Articles récents \ Chroniques CHRONIQUE L’AIRE DU PSY : Camila sortira ce soir

Avec un titre conjugué au futur, nous sommes d’emblée plongé.es dans le moment d’adolescence, c’est-à-dire cet entre-deux entre une aspiration à devenir, à vivre vite, à se sentir des ailes face aux impossibles imposés par les adultes et les contraintes du réel, que Camila va tantôt braver, tantôt défier. L’étymologie latine adolescere désigne le mouvement de celui, celle qui est en train de grandir. Le corps se modifie, la perception de ce corps engagé dans le pubertaire, l’image de soi qui en découle et la dimension pulsionnelle du désir grandissant bouleversent l’équilibre trouvé durant l’enfance. Pour Camila, un déménagement va participer de ce bouleversement.

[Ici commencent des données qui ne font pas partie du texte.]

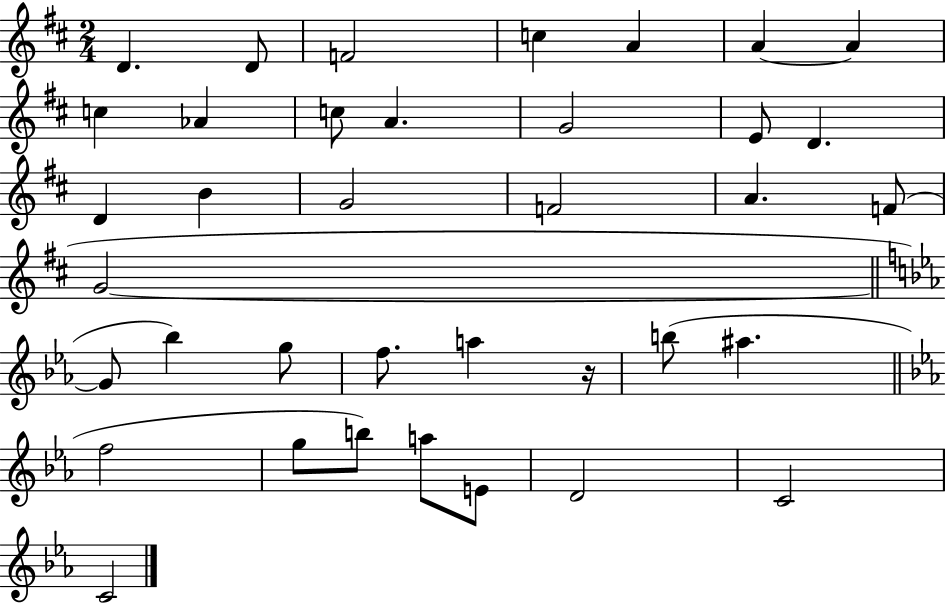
{
  \clef treble
  \numericTimeSignature
  \time 2/4
  \key d \major
  d'4. d'8 | f'2 | c''4 a'4 | a'4~~ a'4 | \break c''4 aes'4 | c''8 a'4. | g'2 | e'8 d'4. | \break d'4 b'4 | g'2 | f'2 | a'4. f'8( | \break g'2~~ | \bar "||" \break \key ees \major g'8 bes''4) g''8 | f''8. a''4 r16 | b''8( ais''4. | \bar "||" \break \key c \minor f''2 | g''8 b''8) a''8 e'8 | d'2 | c'2 | \break c'2 | \bar "|."
}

La grand-mère maternelle va mourir. Camila, sa sœur puinée et leur mère doivent quitter La Plata, ville située à une soixantaine de kilomètres de Buenos Aires, pour s’installer dans Recoleta, un quartier riche de la capitale argentine. Préalablement scolarisées dans un lycée public, Camila et sa sœur doivent intégrer une institution privée traditionaliste. Face à ce qualificatif de «privée», la question un peu naïve, qui me vient souvent est : «Mais privée de quoi ?». L’accueil par le directeur nous renseigne, puisqu’outre l’uniforme de rigueur, aucun signe distinctif ne doit apparaître. L’identicité supposée égalitaire conduit Camila à devoir ranger son foulard noué à son sac. Aucune marque revendicative de valeurs féministes (lutte pour l’IVG, contre l’homophobie, les valeurs patriarcales et les violences sexuelles) ne doit transparaître.

Camila a des idées, elle peut les affirmer sans se soucier de comment celles-ci seront reçues ou tolérées. Sa grand-mère était riche et supposée plutôt réactionnaire. Camila en veut à sa mère, elle ne se prive pas de lui adresser des reproches sur l’exil imposé par l’état de santé de sa grand-mère, dont le lien à ses petites-filles semble plutôt distant, sinon distendu. Ce qui est touchant dans ce film d’Inès Maria Barrionuevo, ce sont les tableaux successifs dans lesquels elle nous entraine. Nous avons ainsi des tableaux familiaux, qui questionnent le lien mère/fille et sa dimension transgénérationnelle, ainsi que le lien sororal. Et puis, nous avons également des tableaux de rencontres amoureuses, amicales et des scènes de vie sociale. Ce qui m’amène à parler de tableaux, c’est cette sensation que des moments d’intimité sont filmés même au cœur de fêtes ou dans des espaces publics.

Un livre tombe aux pieds de Camila d’une étagère de la bibliothèque scolaire. Sur sa couverture, on peut lire Toutes les bonnes choses sont sauvages et libres. Au commencement du film, nous nous trouvions emmenés dans une visite scolaire d’un musée d’animaux empaillés. La voix d’un professeur raconte une anecdote relative à la réhabilitation récente d’une indigène autrefois capturée et étudiée pour ses caractéristiques raciales et son instinct sexuel très développé malgré son jeune âge.

Sauvagerie et liberté du désir, respect de la dignité de chacun.e, notamment dans les fluctuations de l’orientation sexuelle au cours de l’adolescence, telles sont quelques-unes des thématiques abordées. La question du consentement ou plus précisément du traitement du non consentement va finalement devenir le fil conducteur de ce film. De quoi protègent la religion et la tradition ? Qui protègent-t-elles ? C’est aussi parce que mère et fille au-delà des conflits qui les divisent, retrouvent le chemin du respect mutuel qu’une issue prometteuse et enthousiasmante se dessinera. Au terme du film, Camila part, telle Narcisse, se mirer dans une mare témoignant ainsi du parcours narcissique accompli à l’adolescence. Elle n’est pas fascinée, elle s’assure juste de l’intégrité de son image après les épreuves qu’elle a traversées…

Signalons encore le souci éthique lors du tournage du film. L’équipe de Camilla sortira ce soir était majoritairement féminine et la réalisatrice affirme : « Mais je pense que si nous parlons d’un film sur la sexualité, sur les femmes… alors l’équipe doit être en phase avec cela. Je sais qu’il y a des réalisateurs qui ont des méthodes extrêmes pour obtenir le meilleur des acteurs, mais ce n’est pas mon cas ». Souhaitons que ce souci éthique de respect des comédien.nes devienne la règle commune, qui s’applique désormais dans les tournages. Ce sera ainsi un bel hommage aux gestes de révolte qu’a successivement accompli Adèle Haenel.